▶ [DIRECTIONS]
1) According to the AI4EOSC LLM page, what access level is required for the self-deployed LLM option?
2) Retype the section of the AI4EOSC LLM page starting with "Requirements" and going on through "should you choose?".

AI4EOSC LLM

As part of the tool repertoire that the platform is offering to increase our user’s productivity, we are current offering an LLM Chatbot service that allows users to summarize information, get code recommendations, ask questions about the documentation, etc.

We care about user privacy, so it’s important to notice that your chat history will be erased whenever you delete it, and no data will be retained by the platform (privacy policy).

Requirements

🔓 You need a platform account with basic access level.

🤔 Platform LLM vs self-deployed LLM

We also offer a self-deployed LLM option, so which one should you choose?

Self-deployed LLM

  • available to full access level users

  • let’s you deploy a wide variety of models from a catalog,

  • resources are exclusively dedicated to you and your selected coworkers,

  • you are the admin, so you can configure model and UI parameters,

  • you are the admin, so you can create your own Knowledge Bases as persistent memory banks,

  • you are the admin, so you can use Functions to create your own agents that use custom prompts, custom Knowledge Bases, and custom input/output filtering,

Platform LLM

  • available to all users (basic access level and above)

  • uses more powerful GPUs, so it offers bigger and more accurate LLMs,

  • zero configuration needed, access directly with your credentials,

  • the backend (VLLM) is load balanced so it can offer lower latency,

  • comes with some pre-configured helpful agents, like the Assistant that helps you navigate the project’s documentation,

By default, we recommend using the platform LLM, which will offer a better experience for most users. Users with more custom needs should try nevertheless the self-deployment options.

Anyway, remember that both options are compatible: you can deploy your own LLM and still access the platform-wide one. The best of both worlds! 🚀

Both options offer a privacy-first design: once your delete your chats or knowledge bases, the data is immediately wiped out from the platform.

(Saved data entries)
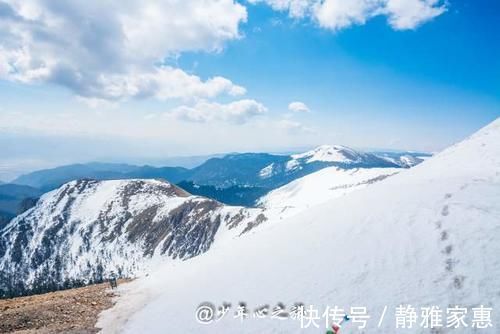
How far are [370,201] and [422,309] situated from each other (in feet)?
53.3

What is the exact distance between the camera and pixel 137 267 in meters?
192

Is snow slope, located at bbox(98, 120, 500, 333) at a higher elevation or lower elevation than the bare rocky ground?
higher

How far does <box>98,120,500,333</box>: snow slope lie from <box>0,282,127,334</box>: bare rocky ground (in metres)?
1.24

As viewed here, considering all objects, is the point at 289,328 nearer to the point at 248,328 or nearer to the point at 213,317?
the point at 248,328

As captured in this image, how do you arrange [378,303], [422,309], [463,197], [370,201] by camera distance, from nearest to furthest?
[422,309], [378,303], [463,197], [370,201]

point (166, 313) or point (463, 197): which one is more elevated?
point (463, 197)

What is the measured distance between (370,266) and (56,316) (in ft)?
73.1

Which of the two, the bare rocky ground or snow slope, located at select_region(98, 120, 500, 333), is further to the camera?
the bare rocky ground

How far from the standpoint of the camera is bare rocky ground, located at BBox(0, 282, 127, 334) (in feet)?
69.5

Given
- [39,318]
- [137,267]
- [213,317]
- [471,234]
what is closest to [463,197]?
[471,234]

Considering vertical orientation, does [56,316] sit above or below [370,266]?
below

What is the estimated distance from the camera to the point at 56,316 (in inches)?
907

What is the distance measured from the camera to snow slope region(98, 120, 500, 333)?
17.9 metres

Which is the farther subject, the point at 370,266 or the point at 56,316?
the point at 56,316
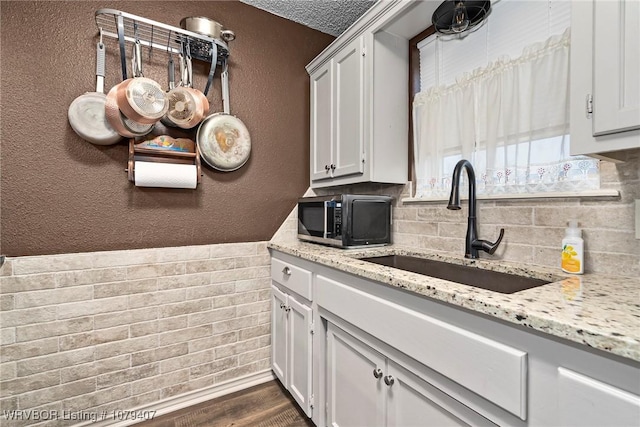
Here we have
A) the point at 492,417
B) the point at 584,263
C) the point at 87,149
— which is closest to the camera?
the point at 492,417

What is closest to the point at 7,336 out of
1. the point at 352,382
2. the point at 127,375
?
the point at 127,375

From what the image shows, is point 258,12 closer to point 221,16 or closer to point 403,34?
point 221,16

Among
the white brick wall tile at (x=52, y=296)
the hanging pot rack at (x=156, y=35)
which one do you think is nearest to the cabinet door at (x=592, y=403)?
the white brick wall tile at (x=52, y=296)

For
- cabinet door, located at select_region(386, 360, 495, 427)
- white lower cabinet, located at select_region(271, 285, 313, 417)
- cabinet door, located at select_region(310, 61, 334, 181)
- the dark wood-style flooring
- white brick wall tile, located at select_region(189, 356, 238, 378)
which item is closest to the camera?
cabinet door, located at select_region(386, 360, 495, 427)

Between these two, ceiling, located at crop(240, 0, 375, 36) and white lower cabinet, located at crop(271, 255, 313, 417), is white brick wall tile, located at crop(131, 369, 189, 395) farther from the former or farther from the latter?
ceiling, located at crop(240, 0, 375, 36)

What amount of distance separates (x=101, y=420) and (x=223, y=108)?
74.8 inches

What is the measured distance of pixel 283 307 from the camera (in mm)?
1817

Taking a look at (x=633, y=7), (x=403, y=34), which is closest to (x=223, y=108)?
(x=403, y=34)

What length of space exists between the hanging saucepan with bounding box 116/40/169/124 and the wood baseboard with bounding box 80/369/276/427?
62.7 inches

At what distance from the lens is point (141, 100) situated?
1.49 metres

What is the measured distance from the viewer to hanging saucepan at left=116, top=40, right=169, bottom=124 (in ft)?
4.81

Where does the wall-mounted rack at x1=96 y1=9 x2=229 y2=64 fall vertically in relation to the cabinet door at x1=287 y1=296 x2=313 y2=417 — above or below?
above

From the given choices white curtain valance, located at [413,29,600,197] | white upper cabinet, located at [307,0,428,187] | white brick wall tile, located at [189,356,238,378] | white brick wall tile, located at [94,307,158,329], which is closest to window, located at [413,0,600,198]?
white curtain valance, located at [413,29,600,197]

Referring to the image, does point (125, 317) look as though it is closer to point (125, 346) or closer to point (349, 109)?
point (125, 346)
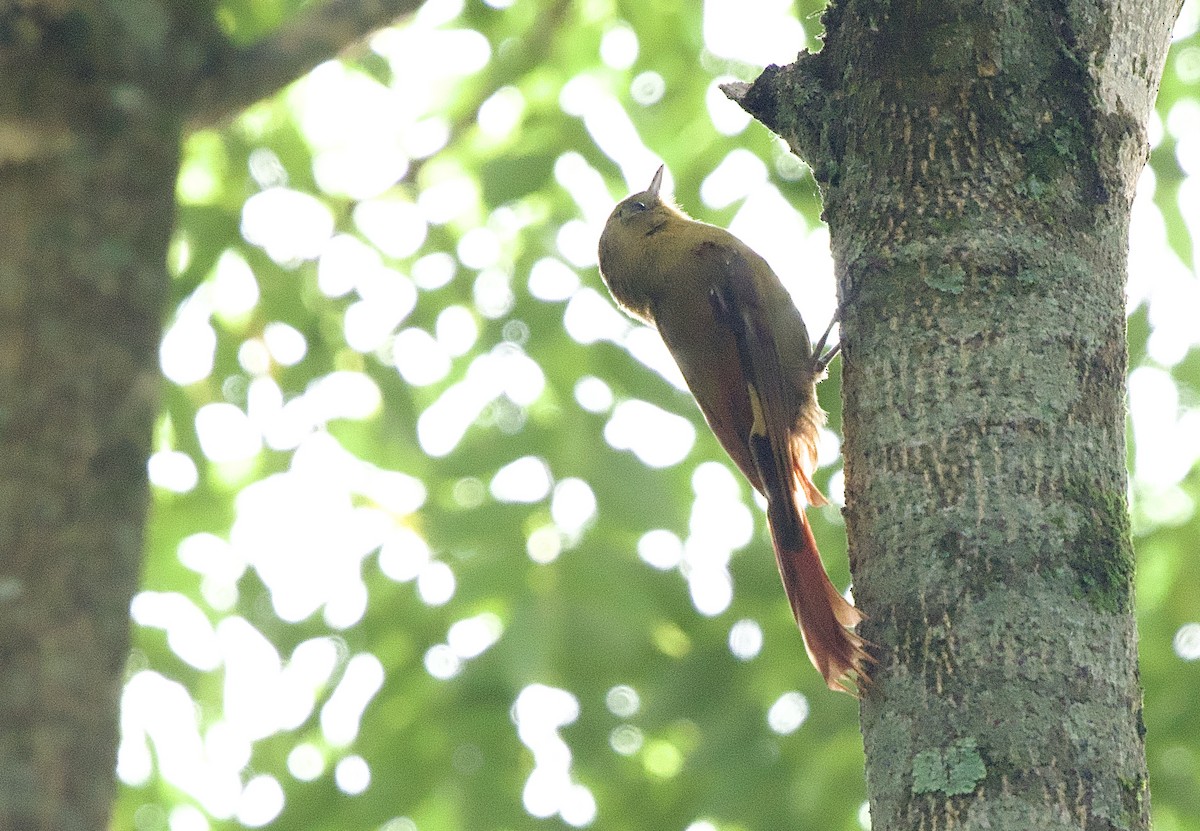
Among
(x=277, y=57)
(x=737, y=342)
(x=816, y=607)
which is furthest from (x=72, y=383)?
(x=816, y=607)

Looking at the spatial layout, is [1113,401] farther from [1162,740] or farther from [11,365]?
[11,365]

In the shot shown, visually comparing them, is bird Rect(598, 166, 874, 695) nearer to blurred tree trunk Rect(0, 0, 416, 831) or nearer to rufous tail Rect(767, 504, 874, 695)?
rufous tail Rect(767, 504, 874, 695)

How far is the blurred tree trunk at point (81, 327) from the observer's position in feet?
9.87

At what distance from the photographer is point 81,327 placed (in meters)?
3.41

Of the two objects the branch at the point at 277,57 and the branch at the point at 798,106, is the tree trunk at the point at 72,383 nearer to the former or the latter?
the branch at the point at 277,57

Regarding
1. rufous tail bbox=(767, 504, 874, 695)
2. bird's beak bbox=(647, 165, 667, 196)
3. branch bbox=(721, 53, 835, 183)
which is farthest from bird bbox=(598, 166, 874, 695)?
branch bbox=(721, 53, 835, 183)

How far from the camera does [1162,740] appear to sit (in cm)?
379

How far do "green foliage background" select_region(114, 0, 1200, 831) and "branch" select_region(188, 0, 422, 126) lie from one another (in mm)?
604

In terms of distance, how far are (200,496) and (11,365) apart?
1.66 meters

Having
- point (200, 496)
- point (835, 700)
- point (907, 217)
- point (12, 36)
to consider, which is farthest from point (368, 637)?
point (907, 217)

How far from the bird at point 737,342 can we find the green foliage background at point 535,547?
9.4 inches

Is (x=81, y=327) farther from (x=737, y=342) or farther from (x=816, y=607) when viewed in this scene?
(x=816, y=607)

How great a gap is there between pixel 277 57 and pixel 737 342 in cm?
160

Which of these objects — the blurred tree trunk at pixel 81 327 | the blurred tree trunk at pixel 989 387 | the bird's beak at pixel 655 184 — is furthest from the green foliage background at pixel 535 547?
the blurred tree trunk at pixel 989 387
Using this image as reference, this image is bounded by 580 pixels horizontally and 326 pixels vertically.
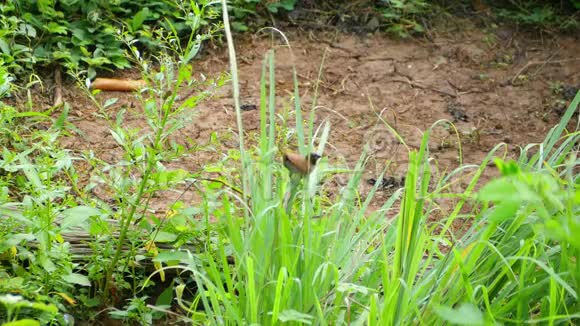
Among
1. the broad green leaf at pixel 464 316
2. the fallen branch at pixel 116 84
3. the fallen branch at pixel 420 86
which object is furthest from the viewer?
the fallen branch at pixel 420 86

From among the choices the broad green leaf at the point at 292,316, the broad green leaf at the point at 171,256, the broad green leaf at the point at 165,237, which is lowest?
the broad green leaf at the point at 171,256

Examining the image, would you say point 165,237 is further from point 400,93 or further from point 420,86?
point 420,86

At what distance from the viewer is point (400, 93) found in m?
3.89

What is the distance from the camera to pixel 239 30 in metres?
4.15

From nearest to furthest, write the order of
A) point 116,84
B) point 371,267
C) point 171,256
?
point 371,267
point 171,256
point 116,84

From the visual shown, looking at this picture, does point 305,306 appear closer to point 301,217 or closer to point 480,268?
point 301,217

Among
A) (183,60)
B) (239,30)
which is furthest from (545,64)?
(183,60)

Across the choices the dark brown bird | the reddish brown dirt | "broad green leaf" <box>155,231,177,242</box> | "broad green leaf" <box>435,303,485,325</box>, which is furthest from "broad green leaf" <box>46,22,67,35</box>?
"broad green leaf" <box>435,303,485,325</box>

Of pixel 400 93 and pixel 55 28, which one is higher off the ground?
pixel 55 28

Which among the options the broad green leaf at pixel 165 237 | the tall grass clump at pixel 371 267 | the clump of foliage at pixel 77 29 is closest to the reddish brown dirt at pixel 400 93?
the clump of foliage at pixel 77 29

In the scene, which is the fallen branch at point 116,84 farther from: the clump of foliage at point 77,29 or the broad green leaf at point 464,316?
the broad green leaf at point 464,316

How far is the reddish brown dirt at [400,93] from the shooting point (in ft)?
11.4

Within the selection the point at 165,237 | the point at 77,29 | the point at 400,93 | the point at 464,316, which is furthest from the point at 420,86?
the point at 464,316

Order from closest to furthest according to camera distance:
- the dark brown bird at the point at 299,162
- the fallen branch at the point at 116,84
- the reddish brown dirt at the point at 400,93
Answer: the dark brown bird at the point at 299,162 < the reddish brown dirt at the point at 400,93 < the fallen branch at the point at 116,84
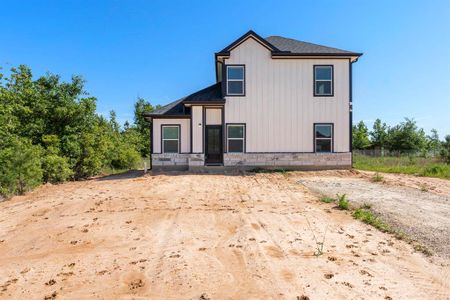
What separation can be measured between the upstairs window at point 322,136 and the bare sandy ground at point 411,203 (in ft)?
10.1

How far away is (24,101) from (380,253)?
1571cm

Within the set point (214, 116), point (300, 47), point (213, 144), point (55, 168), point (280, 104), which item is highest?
point (300, 47)

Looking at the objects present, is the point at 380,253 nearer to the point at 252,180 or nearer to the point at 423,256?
the point at 423,256

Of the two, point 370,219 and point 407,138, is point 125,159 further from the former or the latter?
point 407,138

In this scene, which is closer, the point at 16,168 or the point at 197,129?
the point at 16,168

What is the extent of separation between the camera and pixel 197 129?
52.2ft

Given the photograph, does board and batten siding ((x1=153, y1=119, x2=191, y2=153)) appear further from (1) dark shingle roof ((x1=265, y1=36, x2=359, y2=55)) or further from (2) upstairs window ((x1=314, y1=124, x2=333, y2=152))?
(2) upstairs window ((x1=314, y1=124, x2=333, y2=152))

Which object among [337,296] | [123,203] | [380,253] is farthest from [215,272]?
[123,203]

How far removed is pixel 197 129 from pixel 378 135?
30.5 meters

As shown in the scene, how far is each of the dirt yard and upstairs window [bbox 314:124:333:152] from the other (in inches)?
326

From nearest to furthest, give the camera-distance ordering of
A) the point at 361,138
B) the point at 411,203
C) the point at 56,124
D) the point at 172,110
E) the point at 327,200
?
the point at 411,203 < the point at 327,200 < the point at 56,124 < the point at 172,110 < the point at 361,138

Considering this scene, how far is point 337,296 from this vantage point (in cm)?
328

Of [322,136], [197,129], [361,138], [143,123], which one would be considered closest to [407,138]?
[361,138]

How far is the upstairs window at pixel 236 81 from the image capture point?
52.7 ft
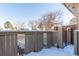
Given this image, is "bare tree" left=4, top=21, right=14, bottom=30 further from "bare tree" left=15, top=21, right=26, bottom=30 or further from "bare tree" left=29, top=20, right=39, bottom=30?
"bare tree" left=29, top=20, right=39, bottom=30

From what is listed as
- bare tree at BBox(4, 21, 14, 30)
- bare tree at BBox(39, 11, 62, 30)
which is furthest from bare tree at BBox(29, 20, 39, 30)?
bare tree at BBox(4, 21, 14, 30)

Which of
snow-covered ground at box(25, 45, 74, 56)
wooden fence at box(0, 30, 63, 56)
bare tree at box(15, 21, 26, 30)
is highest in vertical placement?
bare tree at box(15, 21, 26, 30)

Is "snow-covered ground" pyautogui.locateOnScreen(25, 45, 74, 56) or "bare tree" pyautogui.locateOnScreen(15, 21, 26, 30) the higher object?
"bare tree" pyautogui.locateOnScreen(15, 21, 26, 30)

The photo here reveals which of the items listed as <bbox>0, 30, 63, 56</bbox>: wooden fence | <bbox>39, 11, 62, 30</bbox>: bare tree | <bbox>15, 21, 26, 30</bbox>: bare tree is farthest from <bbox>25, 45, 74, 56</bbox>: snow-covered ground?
<bbox>15, 21, 26, 30</bbox>: bare tree

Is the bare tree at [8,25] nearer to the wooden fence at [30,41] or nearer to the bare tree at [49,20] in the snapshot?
the wooden fence at [30,41]

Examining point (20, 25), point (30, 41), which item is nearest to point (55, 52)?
point (30, 41)

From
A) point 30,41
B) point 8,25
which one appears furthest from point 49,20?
point 8,25

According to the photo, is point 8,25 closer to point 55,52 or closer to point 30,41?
point 30,41

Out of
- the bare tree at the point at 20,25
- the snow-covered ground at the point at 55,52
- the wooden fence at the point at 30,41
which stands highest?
the bare tree at the point at 20,25

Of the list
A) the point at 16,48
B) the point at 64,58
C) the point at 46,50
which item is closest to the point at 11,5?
the point at 16,48

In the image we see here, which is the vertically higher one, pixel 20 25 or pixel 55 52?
pixel 20 25

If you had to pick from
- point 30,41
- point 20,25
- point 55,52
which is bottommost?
point 55,52

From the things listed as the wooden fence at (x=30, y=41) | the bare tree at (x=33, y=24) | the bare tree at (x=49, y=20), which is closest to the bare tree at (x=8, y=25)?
the wooden fence at (x=30, y=41)

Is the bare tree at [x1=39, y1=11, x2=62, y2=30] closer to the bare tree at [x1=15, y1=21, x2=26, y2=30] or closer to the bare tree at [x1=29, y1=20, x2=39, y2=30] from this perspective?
the bare tree at [x1=29, y1=20, x2=39, y2=30]
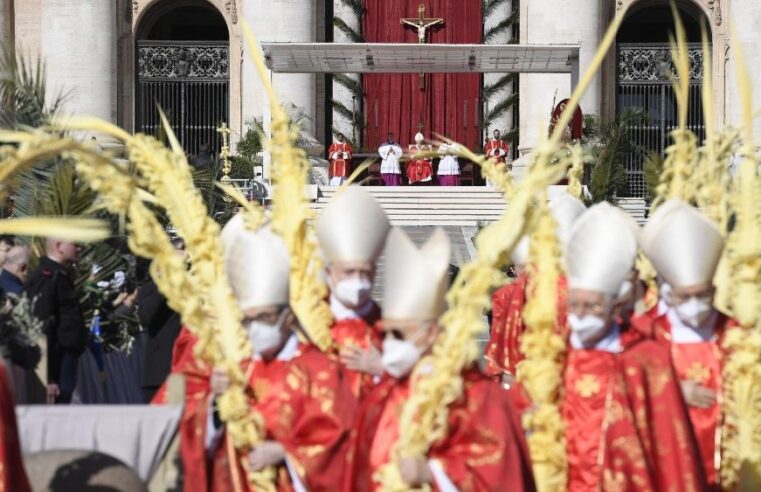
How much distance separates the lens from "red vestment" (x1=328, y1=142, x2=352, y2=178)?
1118 inches

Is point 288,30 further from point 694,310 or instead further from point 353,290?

▶ [ANSWERS BELOW]
1) Full access level.

2)
Requirements

🔓 You need a platform account with basic access level.

🤔 Platform LLM vs self-deployed LLM

We also offer a self-deployed LLM option, so which one should you choose?